The film pulls viewers through a popular history of former President Richard Nixon's infamous Southern Strategy, and its relation to the history of crime policy in America. Much of this had been previously detailed by Michelle Alexander, (who is featured in the film) in her book The New Jim Crow. Importantly Alexander described how even as the blatant racism of the KKK fell out of favor with mainstream politicians over time (the current campaign of Donald Trump notwithstanding) politicians developed coded language that allowed them to play off the racialized fears of voters without using obviously racist language.

In the film, DuVernay cites former Nixon aide John Ehrlichman, who told Harper's:

The Nixon campaign in 1968, and the Nixon White House after that, had two enemies: the antiwar left and black people. You understand what I'm saying? We knew we couldn't make it illegal to be either against the war or black, but by getting the public to associate the hippies with marijuana and blacks with heroin. And then criminalizing both heavily, we could disrupt those communities. We could arrest their leaders, raid their homes, break up their meetings, and vilify them night after night on the evening news. Did we know we were lying about the drugs? Of course we did.

DuVernay also plays tape of Ronald Reagan operative Lee Atwater explaining the next phase of dog-whistling.

Omitted from the film, but solidly positioned within this historical trajectory of the committed synergy between law enforcement and political motivation forged through the operationalization of mythologies of black criminality, is Broken Windows Policing.

[Directive 1]
Give again the part of the film passage that opens with the words containing "The film pulls" and closes with "obviously racist language.", replacing "coded language" with "veiled language".
[Directive 2]
According to the film passage, in what book had Michelle Alexander previously detailed much of this history?

(Excerpt from a dataset)
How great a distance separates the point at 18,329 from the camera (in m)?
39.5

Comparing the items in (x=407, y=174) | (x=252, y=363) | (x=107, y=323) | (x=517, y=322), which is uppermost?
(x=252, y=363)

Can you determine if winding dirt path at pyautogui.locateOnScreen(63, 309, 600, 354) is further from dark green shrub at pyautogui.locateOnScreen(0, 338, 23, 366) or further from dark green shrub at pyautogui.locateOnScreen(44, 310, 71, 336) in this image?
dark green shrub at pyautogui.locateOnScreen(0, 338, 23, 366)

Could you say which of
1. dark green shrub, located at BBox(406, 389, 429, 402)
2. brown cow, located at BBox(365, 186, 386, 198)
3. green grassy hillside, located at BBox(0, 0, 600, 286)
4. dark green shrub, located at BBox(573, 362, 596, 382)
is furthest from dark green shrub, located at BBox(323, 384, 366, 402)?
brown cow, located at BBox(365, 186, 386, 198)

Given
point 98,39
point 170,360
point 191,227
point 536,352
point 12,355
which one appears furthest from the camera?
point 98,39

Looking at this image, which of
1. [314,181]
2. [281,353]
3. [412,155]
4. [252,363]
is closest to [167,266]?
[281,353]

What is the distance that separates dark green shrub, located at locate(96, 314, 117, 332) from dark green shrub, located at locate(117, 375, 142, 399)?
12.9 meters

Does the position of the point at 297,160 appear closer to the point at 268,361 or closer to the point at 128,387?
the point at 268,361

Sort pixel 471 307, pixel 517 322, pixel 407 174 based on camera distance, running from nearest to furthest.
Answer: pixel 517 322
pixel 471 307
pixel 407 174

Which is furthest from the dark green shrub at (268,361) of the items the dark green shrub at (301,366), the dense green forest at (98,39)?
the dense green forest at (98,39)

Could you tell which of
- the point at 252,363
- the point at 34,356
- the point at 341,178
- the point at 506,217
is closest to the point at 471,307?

[Task result 1]
The film pulls viewers through a popular history of former President Richard Nixon's infamous Southern Strategy, and its relation to the history of crime policy in America. Much of this had been previously detailed by Michelle Alexander, (who is featured in the film) in her book The New Jim Crow. Importantly Alexander described how even as the blatant racism of the KKK fell out of favor with mainstream politicians over time (the current campaign of Donald Trump notwithstanding) politicians developed veiled language that allowed them to play off the racialized fears of voters without using obviously racist language.

[Task result 2]
The New Jim Crow